The death of Tommaso Padoa-Schioppa at the age of 70, has robbed the IASB of a long and fruitful relationship in the years ahead.

He had only recently taken over the Chairmanship of the IFRS Foundation in July of 2010. And he had already signified the way in which his enormous experience of the European financial and regulatory scene would have been brought to bear. In an interview I did with him just after he took over the chairmanship he said of the whole IFRS and IASB process: "This is an extraordinary success story", and then continued: "What is necessary is to continue it and consolidate it, but there are some big challenges ahead which have to be faced courageously and without any preconditions". That was where his future value lay.

He had been Chairman of the Trustees previously, back in 2005. He had just retired after a seven-year stint at the European Central Bank. And at that point he had decided that he was effectively retiring after 40 years of public service. He had been on the ECB Board since it had been founded in 1998. He had been Chairman of the CONSOB, the main Italian regulatory body. He had been Chairman of the Basel Committee on Banking Supervision. But this initial stint with the Trustees came to a sudden end when he was asked to become Minister of Economy and Finance in the Italian Government. His work as Minister across the next few years helped reduce the Government's deficit and put Italy into a better economic place for the global economic crisis that was to come.

But it was that initial period as Chairman of Trustees which opened his eyes to the nature of what the IASB was achieving. "When I took the Chair of the Trustees I discovered an institution that was, in many respects, a much more advanced experience in international co-operation than all those I had practised before. The Board is not composed of national officials spending most of their time in national institutions, meeting only three or four times a year like, for example, the IOSCO Technical Committee or the Basel Committee. The IASB operates as a full-time board", he said. And he drew another distinction. "The IASB is not acting under the direction of national bodies. It is structurally committed to the international profile of its activity. So it is not a negotiating body between national systems."

He talked in that interview of the changes which the IASB had already wrought. "Before the IASB there was no consistency and comparability of data", he said. "Now, ten years later, IFRSs are used by a growing number of companies in the majority of countries around the world. Even in the US — where IFRSs are not yet adopted for domestic issuers - the divergence in the standards is significantly less than it was ten years ago. An agreed method of comparison is an essential precondition for a well-functioning global economy, a more efficient allocation of capital, and greater protection for investors."

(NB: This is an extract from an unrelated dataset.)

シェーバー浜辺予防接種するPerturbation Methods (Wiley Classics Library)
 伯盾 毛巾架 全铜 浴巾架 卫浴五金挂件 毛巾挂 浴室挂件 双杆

And in the same interview he made his position on the importance of governance very clear. "It is a formula invented by the creators of the IASB", he said, "This formula proved very effective." But he accepted that not everyone was going to agree, partly because it represented change. "It is somewhat removed from the traditions of some countries, particularly of the EU, where setting accounting standards used to be the prerogative of the legislature", he said. "The debates on issues of governance can be explained by the fact that the formula on which the organisation is based represents a big innovation on the European tradition. The innovation proved necessary because the EU had failed to develop the consensus required to create common accounting rules through the more traditional method of public legislation."

In the most recent interview I did with him, a matter of a few weeks ago, his enthusiasm for the task ahead was undiminished. He will be much missed in the years ahead.